Bank governor Mark Carney recently has cited “firmer” economic conditions and his concerns that low interest rates are luring too many Canadians to borrow beyond their means.
In today’s announcement, Carney made clear that inflation is more of a concern than he previously thought, and that the economy is doing better.
Both are signals that a tightening cycle—even if a modest and brief one—is approaching.
The bank now says the Canadian economy likely will expand by 2.4 percent this year—four-10ths of a point faster than in its January forecast—and will return to full capacity in the first half of 2013, three-to-six months ahead of pace.
“Overall, economic momentum in Canada is slightly firmer than the bank had expected in January,” the bank said.
“The external headwinds facing Canada have abated somewhat, with the U.S. recovery more resilient and financial conditions more supportive than previously anticipated.”
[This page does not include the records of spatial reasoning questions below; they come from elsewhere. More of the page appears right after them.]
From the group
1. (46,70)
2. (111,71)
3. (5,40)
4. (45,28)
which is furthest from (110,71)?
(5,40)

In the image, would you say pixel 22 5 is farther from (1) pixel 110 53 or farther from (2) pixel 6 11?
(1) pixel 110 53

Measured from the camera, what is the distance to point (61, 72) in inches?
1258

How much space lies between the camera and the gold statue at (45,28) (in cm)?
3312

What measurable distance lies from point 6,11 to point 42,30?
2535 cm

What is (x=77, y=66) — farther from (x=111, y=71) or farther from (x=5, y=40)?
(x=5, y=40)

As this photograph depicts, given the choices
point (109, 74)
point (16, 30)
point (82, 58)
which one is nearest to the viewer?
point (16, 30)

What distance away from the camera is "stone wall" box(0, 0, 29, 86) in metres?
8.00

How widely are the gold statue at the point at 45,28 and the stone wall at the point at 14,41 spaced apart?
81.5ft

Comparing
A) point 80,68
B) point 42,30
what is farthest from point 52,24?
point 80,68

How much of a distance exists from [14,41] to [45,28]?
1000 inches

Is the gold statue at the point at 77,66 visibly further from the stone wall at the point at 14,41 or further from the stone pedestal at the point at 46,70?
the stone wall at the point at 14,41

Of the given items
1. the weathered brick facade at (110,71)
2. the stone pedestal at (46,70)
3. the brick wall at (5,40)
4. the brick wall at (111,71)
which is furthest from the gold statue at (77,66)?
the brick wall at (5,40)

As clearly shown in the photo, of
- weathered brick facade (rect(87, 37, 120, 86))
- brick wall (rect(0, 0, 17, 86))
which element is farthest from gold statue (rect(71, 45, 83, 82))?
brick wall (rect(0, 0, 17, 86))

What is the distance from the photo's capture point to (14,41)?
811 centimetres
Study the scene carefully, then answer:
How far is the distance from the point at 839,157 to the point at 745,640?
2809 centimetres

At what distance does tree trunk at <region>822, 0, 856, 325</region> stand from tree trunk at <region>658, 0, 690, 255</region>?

Analysts said the bank could be tipping its hand that it is thinking of a modest series of rate hikes starting this fall.
“The bank likes to give a decent heads-up on its thinking and if it is considering raising rates sometime beginning in the fall, then it wants to have the market positioned for that,” said Avery Shenfeld, chief economist with CIBC World Markets.
“I would interpret that as something on the order of three quarter-point hikes [to 1.75 percent] and then followed by another pause,” he added.
Shenfeld said nothing is written in stone, however. Much will depend on if the economy does, in fact, perform stronger this year.
He noted that Carney signalled higher rates at one point last year, only to be dissuaded when the European debt crisis flared.
According to the bank statement, the global economy also has improved and risks have moderated.
Europe is now expected to emerge from the recession in the second half of this year, the U.S. growth profile is slightly stronger, and economic activity in the emerging world is moderating but to a “still robust pace.”
Yet, Carney acknowledged the improvements are modest and risks remain.
The global economy still is under-performing and besides the usual suspects in debt-strapped Europe, he cited the high price of oil, caused by political turmoil in the Middle East, as a new risk factor confronting future growth.